1-ter. Delle proposte dei piani e programmi di cui al comma 1-bis l’autorità procedente dà avviso mediante pubblicazione nel proprio sito web. La pubblicazione deve contenere l’indicazione del titolo del piano o del programma, dell’autorità competente, delle sedi ove può essere presa visione del piano o programma e delle modalità dettagliate per la loro consultazione.
1-quater. L’autorità competente mette altresì a disposizione del pubblico il piano o programma mediante il deposito presso i propri uffici e la pubblicazione nel proprio sito web.
1-quinquies. Entro il termine di sessanta giorni dalla data di pubblicazione dell’avviso di cui al comma 1-ter, chiunque può prendere visione del piano o programma ed estrarne copia, anche in formato digitale, e presentare all’autorità competente proprie osservazioni o pareri in forma scritta.
1-sexies.
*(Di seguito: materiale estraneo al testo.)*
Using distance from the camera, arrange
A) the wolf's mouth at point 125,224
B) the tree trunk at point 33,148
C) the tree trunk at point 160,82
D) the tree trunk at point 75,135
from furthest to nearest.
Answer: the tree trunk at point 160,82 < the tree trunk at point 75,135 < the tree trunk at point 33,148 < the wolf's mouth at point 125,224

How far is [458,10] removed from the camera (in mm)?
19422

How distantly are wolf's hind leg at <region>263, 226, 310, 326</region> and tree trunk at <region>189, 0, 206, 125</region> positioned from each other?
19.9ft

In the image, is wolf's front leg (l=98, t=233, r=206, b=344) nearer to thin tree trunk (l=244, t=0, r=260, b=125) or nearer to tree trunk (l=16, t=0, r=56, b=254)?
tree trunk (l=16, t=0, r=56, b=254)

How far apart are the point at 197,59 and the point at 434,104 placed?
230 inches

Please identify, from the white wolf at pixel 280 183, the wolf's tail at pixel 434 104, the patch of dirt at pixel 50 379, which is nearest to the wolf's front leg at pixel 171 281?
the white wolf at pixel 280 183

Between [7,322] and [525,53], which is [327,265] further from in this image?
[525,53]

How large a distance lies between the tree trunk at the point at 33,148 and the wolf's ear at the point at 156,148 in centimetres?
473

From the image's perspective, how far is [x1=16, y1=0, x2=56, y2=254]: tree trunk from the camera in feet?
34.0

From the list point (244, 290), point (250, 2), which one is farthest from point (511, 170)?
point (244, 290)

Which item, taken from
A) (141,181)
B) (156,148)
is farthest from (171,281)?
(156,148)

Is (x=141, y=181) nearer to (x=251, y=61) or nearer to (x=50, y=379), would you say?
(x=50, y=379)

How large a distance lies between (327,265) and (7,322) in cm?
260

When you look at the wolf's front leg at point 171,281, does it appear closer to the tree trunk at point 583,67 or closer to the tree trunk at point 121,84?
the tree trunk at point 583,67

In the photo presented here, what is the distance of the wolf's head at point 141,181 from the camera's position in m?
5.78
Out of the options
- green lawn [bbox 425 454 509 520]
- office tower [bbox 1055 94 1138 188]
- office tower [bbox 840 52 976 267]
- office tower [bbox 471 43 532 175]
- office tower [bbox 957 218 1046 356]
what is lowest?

L’autorità procedente tiene adeguatamente conto delle osservazioni del pubblico presentate nei termini di cui al comma 1-quinquies nell’adozione del piano o programma.
1-septies. Il piano o programma, dopo che è stato adottato, è pubblicato nel sito web dell’autorità competente unitamente ad una dichiarazione di sintesi nella quale l’autorità stessa dà conto delle considerazioni che sono state alla base della decisione. La dichiarazione contiene altresì informazioni sulla partecipazione del pubblico.